I can’t remember exactly why everyone seemed nervous. Land Rover’s top had just attacked the government’s ‘no deal’ stance, so they had to fight it. I think he was one when they were just scratching their heads. And perhaps, in the end, those present knew the harm they were doing to the country.
Boris can do the head-in-hand thing well and play for the camera. It was a real frustration. Rarely does an image come together like this. We expect one person to do it, but not all at the same time.
“The pressure of Covid started to show on his face.”
Johnson in his office in March 2020 as the Covid pandemic accelerates. Photo by Chief Photographer of Prime Minister Andrew Parsons
It’s not your typical Boris photo. This was taken on Saturday, March 14, 2020, when he spoke on the phone with Chris Whitty and Patrick Vallance and was told things would get worse with Covid. Nine days later he announced that the country had to go into lockdown.
I’ve spent the last two and a half years at No 10, photographing Johnson from the inside. In my opinion it is the best photo job in the country. In a way, taking pictures is easy. You have to learn how to blend in, read what’s going on in the room, and get along with people.

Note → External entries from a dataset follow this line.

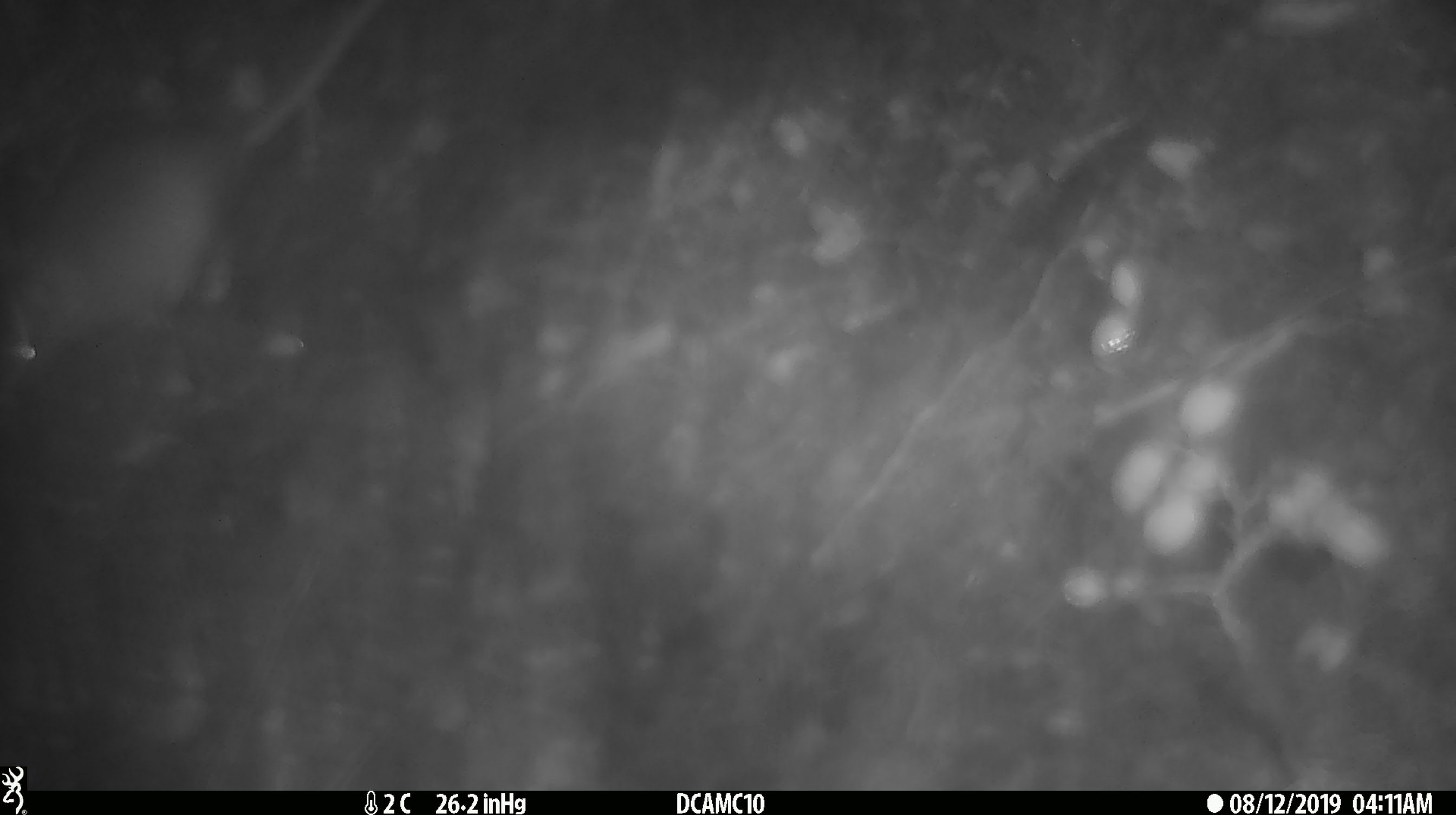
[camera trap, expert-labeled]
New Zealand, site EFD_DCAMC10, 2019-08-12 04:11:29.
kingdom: Animalia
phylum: Chordata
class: Mammalia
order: Rodentia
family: Muridae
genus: Mus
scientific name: Mus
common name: mouse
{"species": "mouse (Mus)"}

I never bought into the idea that Boris was just a showman who couldn’t take things seriously. I’ve seen what I can do. You can see how seriously he takes his job in this photo. There have been so many scenarios since Covid that the pressure has been immeasurable and it started to show in his face. No matter how big the fight was, I rarely saw him go down or out on the ropes.
is this my best photo? No, I’m not a big fan of composing. I would have hoped his aide was watching him. But I didn’t choose it for that reason. It’s a moment in history that will always be with me.